The Analytical Lab of 2050: Automation and AI

Industry 4.0 is a way of describing how new technologies will pave the way for greater efficiency, flexibility, and connectivity. The concept has mainly been applied to manufacturing and the “fourth industrial revolution,” but it also applies to analytical labs where automation, robotics, and AI are set to change how labs operate. We’re already on that path, so how will things look in 2050? 

First, let’s take a step back and assess the current situation. Both automation and AI are at a relatively early stage in terms of their maturity – especially AI, which isn’t currently well integrated into analytical labs. 

Automation is easier to implement at most stages of laboratory workflows with high availability of platforms with application specific software. Software-as-a-Service (SaaS) and Cloud technology are increasingly part of the analytical lab today. But applications of AI, such as deep learning and machine learning, intelligent robotic lab assistants and Augmented and Virtual Reality are still emerging and not yet mainstream – likely because AI often requires more specialized depth of expertise and access to large amounts of high-quality data with fewer platform tools available to support adoption. 

In the future, all these technologies will be transformative in their ability to help researchers interpret complex data and improve overall lab productivity.  

Though it’s not realistic to expect a lab to be fully automated and digital overnight, we are seeing steady progress – with analytical lab instruments, workflows, and services becoming more intelligent with each new generation. 

The potential of AI and automation technology 
 

Automation in the lab today is driven by the goal of increasing sample throughput via a reduction in per-sample hands on time. For some, the primary appeal of automation comes from a reduction in human errors/variance in manual sample preparation and processing, resulting in increased reproducibility and accuracy. This is true at any sample throughput, and the commercial availability and adoption of more automation solutions aimed at mid- and lower-level sample throughput are anticipated. 

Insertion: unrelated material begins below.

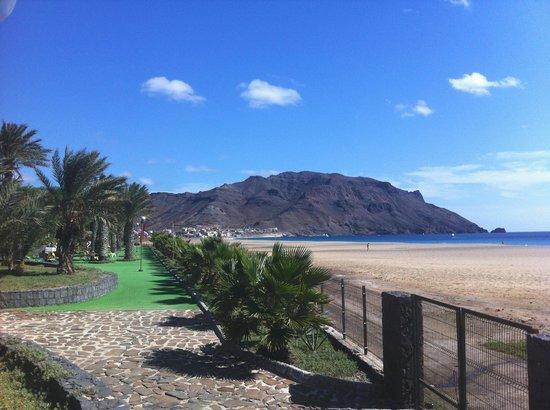 Foya Branca Resort Hotel : Blick auf Strand und unteren Poolbereich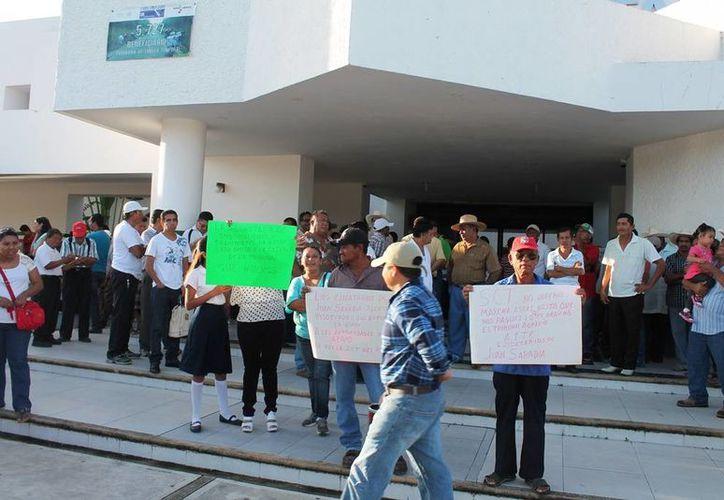 Alrededor de 200 ejidatarios de Juan Sarabia bloquear el acceso a las instalaciones de la SCT. (Edgardo Rodríguez/SIPSE)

The reproducibility of automation can enable smaller sample volumes, which are essential when sample availability is limited – as is increasingly the case for clinical and life science applications. And as areas such as multi-omics and precision medicine take hold, the number of analyses from a single sample is also trending higher; this will continue to drive down the desired amount of sample per analysis.  

Downstream, automation in data processing and interpretation will address bottlenecks – caused by human contributions – to research and lab productivity. As robotics and automation become easier to use and address well-defined and repetitive workflow components, lab scientists can instead spend their time on additional (and potentially more interesting) projects.   

As we look to future decades, the health of people and our planet are an essential consideration. From a sustainability perspective, smaller samples and robotic sample processing will reduce solvent use and waste. However, the ease of automation and removal of labor – along with our adoption of data-intensive approaches, such as machine learning – can result in a desire to scale-up. This scale-up should provide more robust, accurate data more quickly, potentially reducing the number of times a study needs to be repeated – also reducing waste from a sustainability perspective. However, if we run many more experiments with more controls and replicates, the sustainability benefits gained from smaller sample sizes will be countered – and we may also increase plastic waste.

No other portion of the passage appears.